(Information begins)
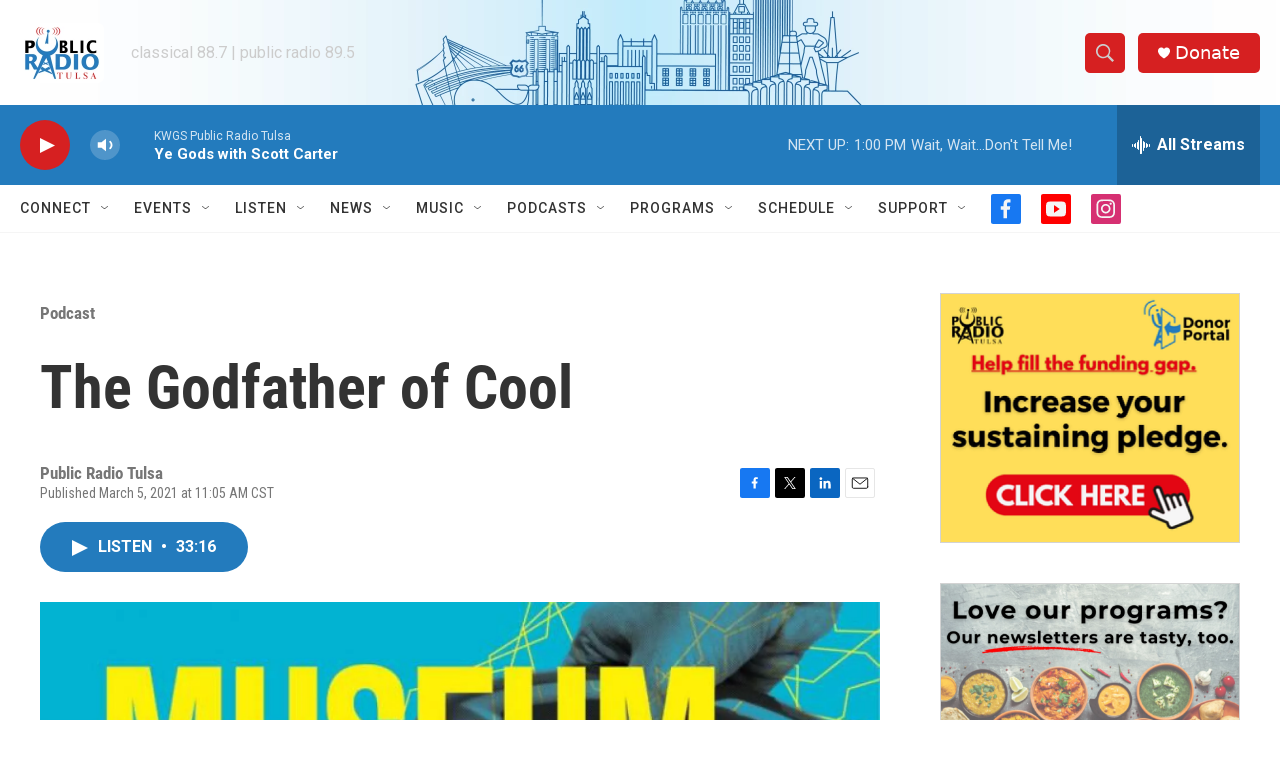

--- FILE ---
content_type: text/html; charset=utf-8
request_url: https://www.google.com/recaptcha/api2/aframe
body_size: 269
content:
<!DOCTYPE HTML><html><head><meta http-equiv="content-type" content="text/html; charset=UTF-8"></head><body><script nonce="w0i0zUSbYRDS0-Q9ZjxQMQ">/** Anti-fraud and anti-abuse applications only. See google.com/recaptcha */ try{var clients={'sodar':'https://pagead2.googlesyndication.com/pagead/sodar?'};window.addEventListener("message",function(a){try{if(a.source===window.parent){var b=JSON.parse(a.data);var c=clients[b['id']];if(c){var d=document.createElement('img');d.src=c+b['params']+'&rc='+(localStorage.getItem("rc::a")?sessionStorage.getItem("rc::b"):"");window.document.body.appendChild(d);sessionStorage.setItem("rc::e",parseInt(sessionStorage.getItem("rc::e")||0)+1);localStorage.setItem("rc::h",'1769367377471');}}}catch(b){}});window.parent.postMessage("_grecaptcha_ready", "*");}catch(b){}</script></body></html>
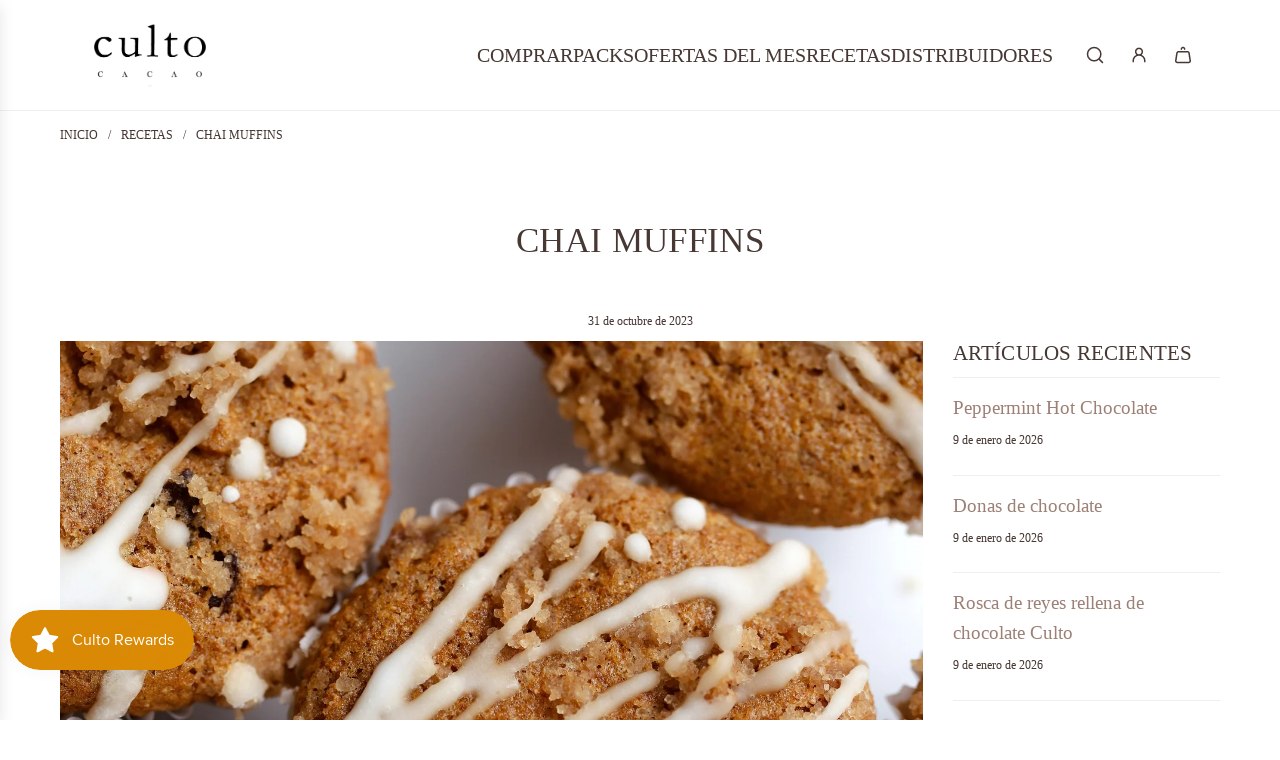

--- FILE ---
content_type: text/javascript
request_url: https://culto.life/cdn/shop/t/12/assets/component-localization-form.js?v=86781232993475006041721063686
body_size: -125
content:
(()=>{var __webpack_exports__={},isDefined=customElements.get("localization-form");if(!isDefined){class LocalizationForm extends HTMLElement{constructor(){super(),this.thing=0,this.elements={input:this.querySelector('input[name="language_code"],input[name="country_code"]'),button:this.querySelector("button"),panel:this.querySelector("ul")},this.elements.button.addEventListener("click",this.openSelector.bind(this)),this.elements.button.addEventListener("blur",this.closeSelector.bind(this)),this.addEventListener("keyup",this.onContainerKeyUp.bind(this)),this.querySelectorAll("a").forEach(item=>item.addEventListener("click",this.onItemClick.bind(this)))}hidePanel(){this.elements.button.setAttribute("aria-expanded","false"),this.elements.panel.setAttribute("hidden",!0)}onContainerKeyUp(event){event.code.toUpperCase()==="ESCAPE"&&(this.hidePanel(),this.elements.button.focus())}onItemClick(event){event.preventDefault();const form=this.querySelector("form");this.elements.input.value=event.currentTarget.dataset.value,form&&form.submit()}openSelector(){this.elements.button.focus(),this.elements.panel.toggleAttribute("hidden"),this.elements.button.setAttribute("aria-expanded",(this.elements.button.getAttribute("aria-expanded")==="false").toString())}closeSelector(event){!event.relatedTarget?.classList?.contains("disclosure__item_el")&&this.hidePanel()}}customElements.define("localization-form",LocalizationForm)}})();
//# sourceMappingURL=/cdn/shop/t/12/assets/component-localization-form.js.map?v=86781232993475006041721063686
(Information ends)
(Information begins)
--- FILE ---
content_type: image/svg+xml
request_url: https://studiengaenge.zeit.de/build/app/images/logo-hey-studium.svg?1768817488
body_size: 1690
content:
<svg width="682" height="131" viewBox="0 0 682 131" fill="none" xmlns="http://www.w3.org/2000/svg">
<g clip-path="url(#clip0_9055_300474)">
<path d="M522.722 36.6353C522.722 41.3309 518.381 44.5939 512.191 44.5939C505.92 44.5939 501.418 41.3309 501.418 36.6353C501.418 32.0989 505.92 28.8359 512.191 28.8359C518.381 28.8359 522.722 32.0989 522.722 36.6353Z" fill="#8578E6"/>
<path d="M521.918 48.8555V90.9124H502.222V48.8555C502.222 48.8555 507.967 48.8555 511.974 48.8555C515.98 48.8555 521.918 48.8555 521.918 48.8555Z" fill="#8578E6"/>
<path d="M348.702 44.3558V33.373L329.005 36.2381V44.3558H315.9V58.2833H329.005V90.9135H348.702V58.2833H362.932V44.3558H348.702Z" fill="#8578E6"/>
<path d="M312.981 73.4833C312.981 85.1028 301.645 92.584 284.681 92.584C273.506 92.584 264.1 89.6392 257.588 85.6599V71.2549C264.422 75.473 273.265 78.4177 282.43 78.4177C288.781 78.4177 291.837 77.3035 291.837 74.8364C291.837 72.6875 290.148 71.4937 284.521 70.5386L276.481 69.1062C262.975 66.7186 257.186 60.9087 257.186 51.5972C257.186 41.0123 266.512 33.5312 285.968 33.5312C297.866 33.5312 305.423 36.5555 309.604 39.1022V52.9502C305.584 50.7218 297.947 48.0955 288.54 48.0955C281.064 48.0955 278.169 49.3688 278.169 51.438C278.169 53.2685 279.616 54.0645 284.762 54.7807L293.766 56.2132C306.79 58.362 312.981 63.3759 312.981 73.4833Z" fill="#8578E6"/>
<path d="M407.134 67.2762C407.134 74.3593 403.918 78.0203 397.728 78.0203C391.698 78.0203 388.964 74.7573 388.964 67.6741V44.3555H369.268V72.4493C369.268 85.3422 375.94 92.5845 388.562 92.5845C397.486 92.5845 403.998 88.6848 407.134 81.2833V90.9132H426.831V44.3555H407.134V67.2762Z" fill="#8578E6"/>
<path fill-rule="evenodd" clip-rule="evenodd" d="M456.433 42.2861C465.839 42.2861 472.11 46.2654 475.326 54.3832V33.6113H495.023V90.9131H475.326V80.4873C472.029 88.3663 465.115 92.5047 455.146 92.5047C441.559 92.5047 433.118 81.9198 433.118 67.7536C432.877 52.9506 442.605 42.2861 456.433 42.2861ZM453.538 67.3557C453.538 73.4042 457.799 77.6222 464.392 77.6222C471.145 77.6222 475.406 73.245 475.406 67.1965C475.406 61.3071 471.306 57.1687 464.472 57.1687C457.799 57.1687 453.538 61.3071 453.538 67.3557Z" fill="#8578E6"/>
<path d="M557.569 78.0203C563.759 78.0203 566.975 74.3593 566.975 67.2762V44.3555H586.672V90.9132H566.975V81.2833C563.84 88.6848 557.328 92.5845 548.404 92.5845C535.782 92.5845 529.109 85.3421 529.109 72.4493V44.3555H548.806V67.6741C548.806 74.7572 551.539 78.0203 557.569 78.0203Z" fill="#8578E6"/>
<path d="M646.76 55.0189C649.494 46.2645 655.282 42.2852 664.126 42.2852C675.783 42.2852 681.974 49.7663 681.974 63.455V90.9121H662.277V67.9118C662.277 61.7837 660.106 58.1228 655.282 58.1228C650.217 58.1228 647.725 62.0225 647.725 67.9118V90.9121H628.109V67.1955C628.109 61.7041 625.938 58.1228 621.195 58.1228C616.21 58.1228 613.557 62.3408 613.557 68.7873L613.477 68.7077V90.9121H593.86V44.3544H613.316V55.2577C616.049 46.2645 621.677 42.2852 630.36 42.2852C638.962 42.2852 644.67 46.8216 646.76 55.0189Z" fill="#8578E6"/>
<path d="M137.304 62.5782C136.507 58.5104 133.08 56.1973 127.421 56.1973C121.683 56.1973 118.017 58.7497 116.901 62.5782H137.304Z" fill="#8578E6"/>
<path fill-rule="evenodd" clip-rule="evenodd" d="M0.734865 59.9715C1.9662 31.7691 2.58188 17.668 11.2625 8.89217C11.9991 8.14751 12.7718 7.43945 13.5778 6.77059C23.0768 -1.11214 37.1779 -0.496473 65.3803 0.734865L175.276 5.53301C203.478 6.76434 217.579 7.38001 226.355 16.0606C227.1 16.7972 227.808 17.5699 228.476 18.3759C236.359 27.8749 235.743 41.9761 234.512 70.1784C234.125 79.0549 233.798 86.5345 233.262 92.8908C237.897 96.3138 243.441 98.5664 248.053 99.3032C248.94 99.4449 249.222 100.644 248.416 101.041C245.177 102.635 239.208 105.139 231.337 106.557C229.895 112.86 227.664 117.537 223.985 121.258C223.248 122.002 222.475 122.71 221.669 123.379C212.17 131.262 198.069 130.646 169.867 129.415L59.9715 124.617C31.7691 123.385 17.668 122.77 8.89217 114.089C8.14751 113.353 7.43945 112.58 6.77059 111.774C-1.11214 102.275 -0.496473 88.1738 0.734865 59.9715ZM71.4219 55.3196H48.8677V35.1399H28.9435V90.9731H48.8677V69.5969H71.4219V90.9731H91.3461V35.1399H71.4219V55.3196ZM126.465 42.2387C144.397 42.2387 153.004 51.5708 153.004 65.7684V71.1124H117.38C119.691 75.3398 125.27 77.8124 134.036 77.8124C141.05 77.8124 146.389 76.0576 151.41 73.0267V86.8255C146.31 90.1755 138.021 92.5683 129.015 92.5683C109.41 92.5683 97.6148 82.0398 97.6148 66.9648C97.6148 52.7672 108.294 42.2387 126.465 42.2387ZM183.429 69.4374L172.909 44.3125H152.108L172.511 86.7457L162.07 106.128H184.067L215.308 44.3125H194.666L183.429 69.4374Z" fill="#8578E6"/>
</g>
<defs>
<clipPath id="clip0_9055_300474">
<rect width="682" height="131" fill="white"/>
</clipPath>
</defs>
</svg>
(Information ends)
_Work instruction_
From the listing above, how many lines contain the word "shop"? Give only the number.

_Response for this exercise_
2